Over the next year, Dewey said, the production problems only got worse, culminating in a catastrophic 2008-2009 season when 75 percent of the farm's larvae, which are grown in temperature-controlled tanks and feed on farm-grown algae, died off before forming their shells. And the problem wasn't limited to the Taylor farm: all along Pacific Northwest coastlines—where shellfish farming is a traditional and vital part of the local economy, providing more than 3,000 jobs and creating about $3 million in annual revenue—shellfish larva were perishing in record numbers. One Washington farm, Goose Point Oysters, even spent $1 million to move its larvae-raising operations to Hilo, Hawaii, fearing a total collapse of the business if growing conditions on the west coast continued to decline.
The worst part of the crisis, Dewey said, was the lack of a clear explanation for the oysters' deaths. The conundrum wasn't solved until the National Oceanic and Atmospheric Administration, an arm of the US Department of Commerce, came to the northwest to figure out what was killing the oysters once and for all. Using $500,000 of federal grant money, NOAA visited shellfish farms including Taylor and installed sophisticated water quality monitoring equipment. That's when the culprit—ocean acidification as a result of carbon emissions—was discovered.
Farmers in the Pacific Northwest operate under particularly fraught conditions. Due to natural seasonal "upwellings" of normally low-lying coastal seawater, they have to deal with water that's even higher in carbon dioxide content than it is in most places in the world.

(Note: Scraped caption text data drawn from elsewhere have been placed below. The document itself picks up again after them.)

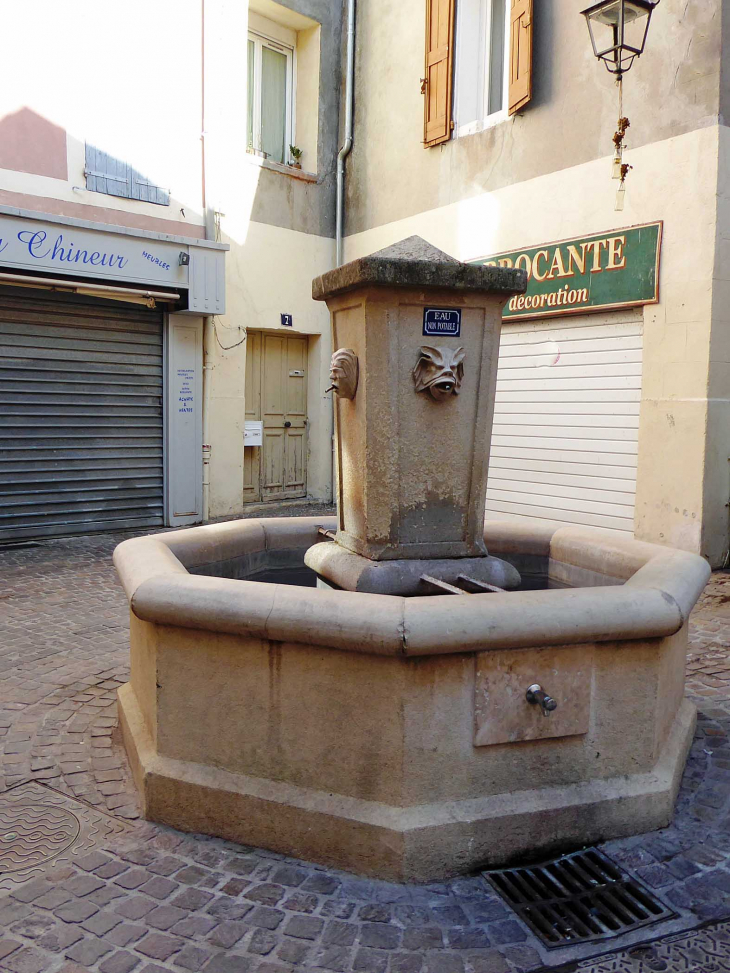 Rue Guilhempierre : fontaine - Manosque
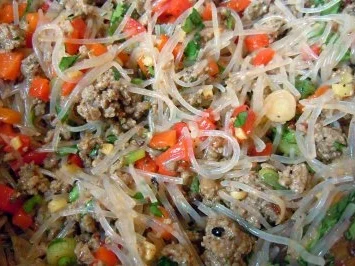 Rindfleisch-Paprika-Teigtaschen mit Joghurt-Minz-Dipp - Rezept - Bild Nr. 7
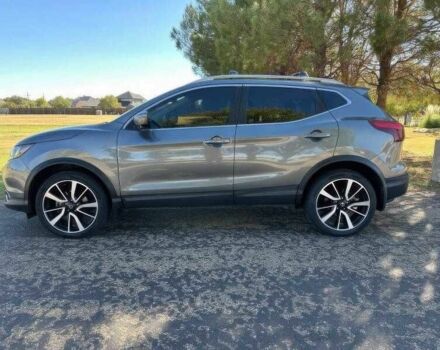 Сірий Ніссан Rogue, об'ємом двигуна 2 л та пробігом 88 тис. км за 2018 $, фото 7 на Automoto.ua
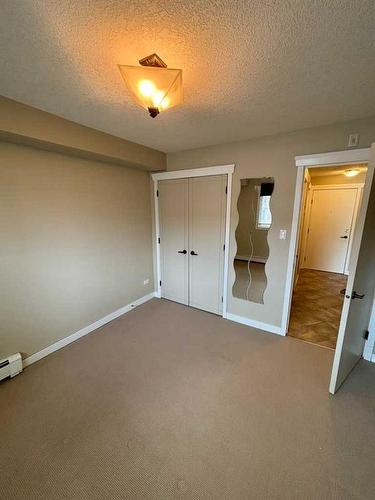 205-920 68 Avenue Sw, Calgary, AB - Indoor Photo Showing Other Room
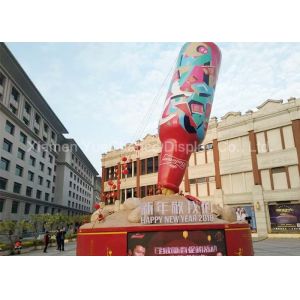 Red Color Customized Shopping Centre Decorations Fiberglass Beer Bottle Statue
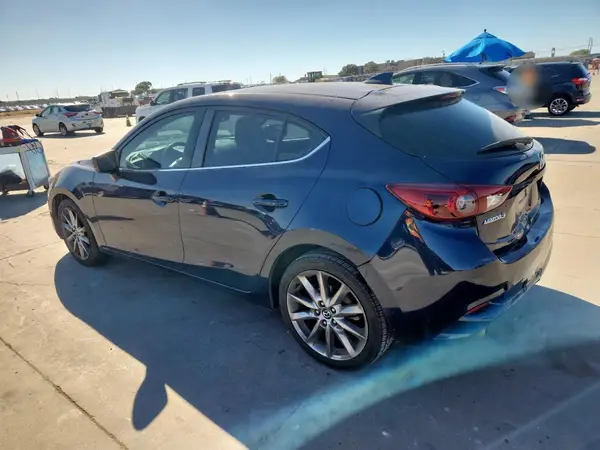 3MZBN1M36JM256627 2018 MAZDA 3 - Image 2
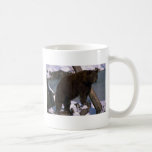Oso negro americano que se coloca en registro nevo taza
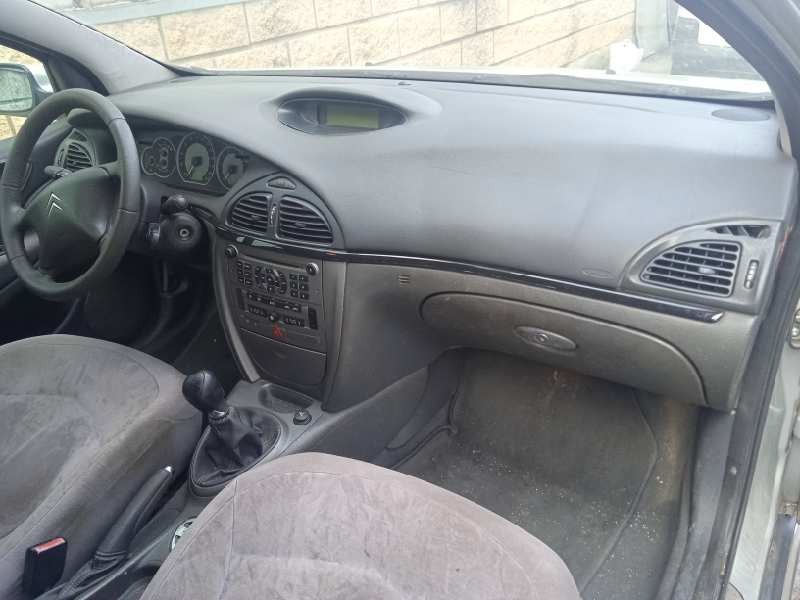 citroën c5 berlina del año 2004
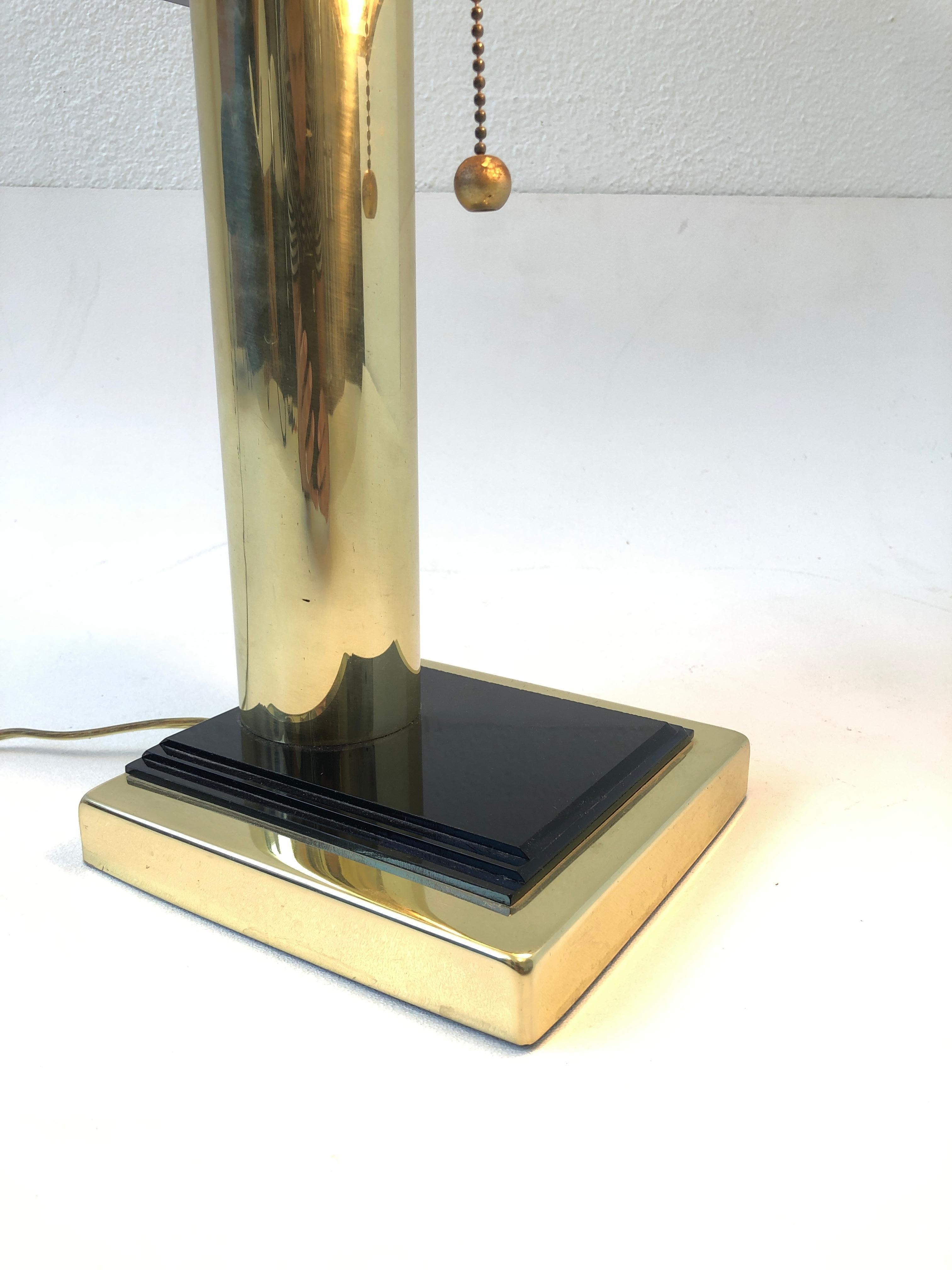 Brass and Acrylic Desk Lamp In Good Condition For Sale In Palm Springs, CA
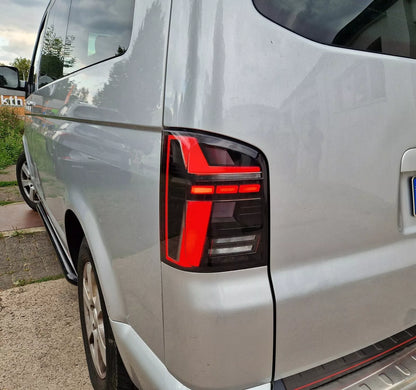 Luci posteriori LED per VW T6.1 bus FRECCE DINAMICHE nere ANIMAZIONE PARTENZA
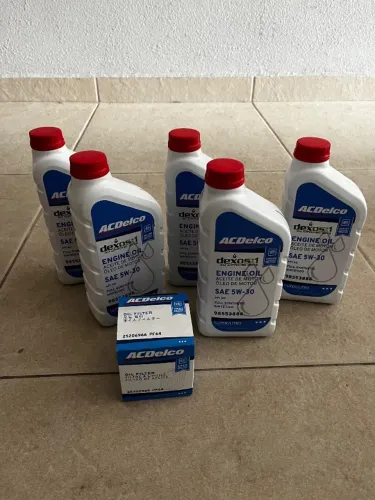 Vendo Kit Troca de Óleo e filtros novo Ônix ORIGINAL com 1 litro a mais de brinde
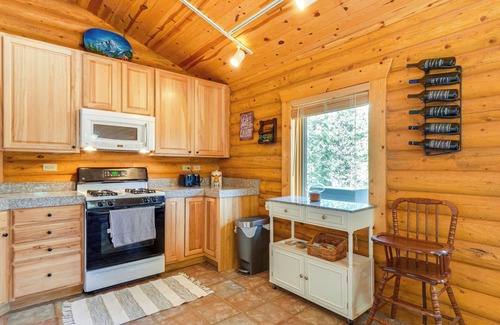 Valley of the Sun Cabin | Hot Tub Hideaway w/Views & Deck in Fairplay!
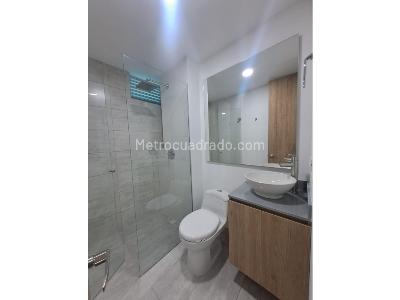 Apartamento de 2 alcobas en arriendo en Itagui, Medellín, 72 m² · foto 15 de 19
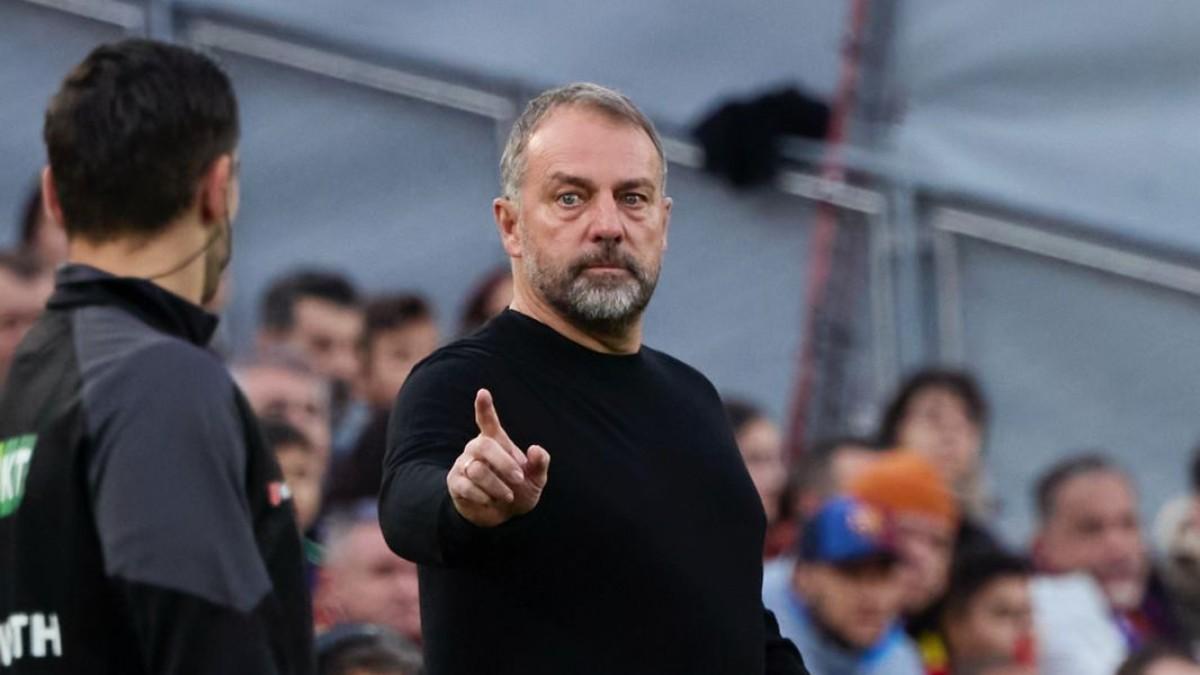 Hansi Flick y el cuarto árbitro en el Barça-Alavés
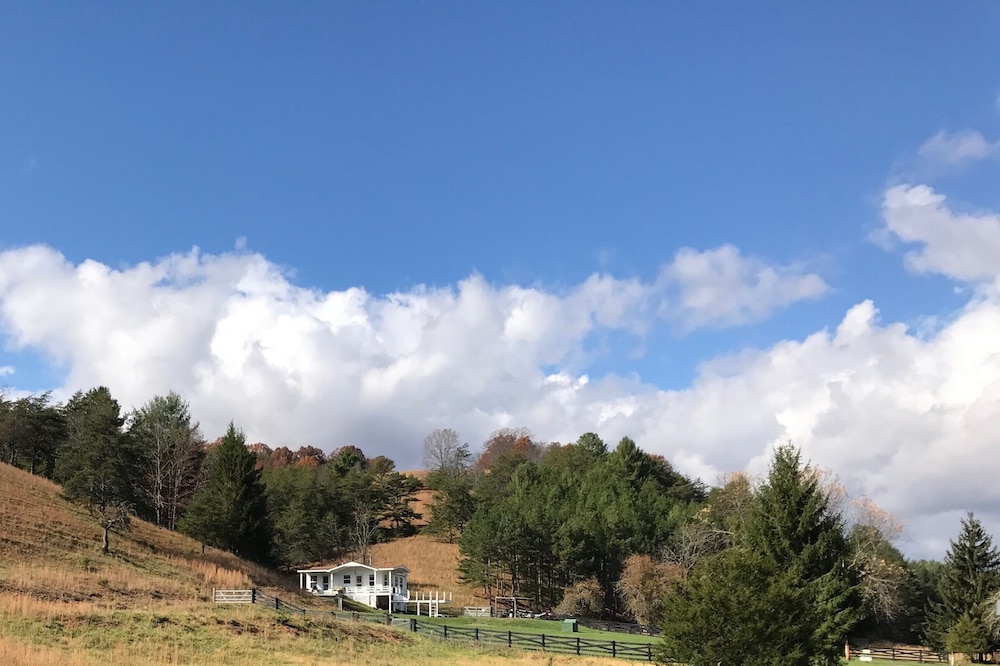 Peak fall leaf color is now! Cottage, Pool, 300 Acres of Blue Ridge Mountains.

As Richard Feely, a NOAA oceanographer and one of the world's authorities on ocean acidification, explained, surface water that becomes saturated with carbon dioxide tends to sink to the ocean floor. But at the eastern boundary of a large ocean—like the Pacific—northwest winds that are particularly strong from April through October drive surface water away from the coastline, and water from the ocean floor gets sucked up onto the coast to takes its place.
"The combined effects of carbon dioxide absorption and these upwellings have led to a pH of 7.7," Feely said, "where the pH of healthy ocean water is 8.1."
Since that catastrophic 2008 season—and after investing a whole lot of money in research—Taylor Shellfish Farms has developed a workaround that, for now, is keeping its baby oysters healthy. Using sodium bicarbonate, workers can control the pH level in the oyster larvae tanks, and by the time the oysters are transferred to the nursery waters where they grow larger, their shells are solid enough to withstand higher-acidity waters. It's an easy solution, Dewey said, and best of all, it's cheap, running the farm only about $14 a day.
But Dewey said he's all too aware that the remedy is temporary at best and that his entire industry remains on the precipice.
"If we stick to our same old ways, conditions will get far worse," he said. "We've learned that the ocean isn't as big as we thought it was. It's already 30 percent more acidic than it was 250 years ago, and by the end of this century it will be 150 percent more acidic. People need to wake up."
Feely, the oceanographer, concurred. He pointed out that smaller crustaceans such as terrapod snails—a critical source of food for the finfish, like salmon and pollock, that we love to eat—are also dissolving in seawater, and the collapse of the oceans' food chain could soon cause a food crisis. So the next time you revel in the glories of technology—$10,000 Japanese toilets, the newest version of Candy Crush—take a moment to consider the fate of the humble sea snail.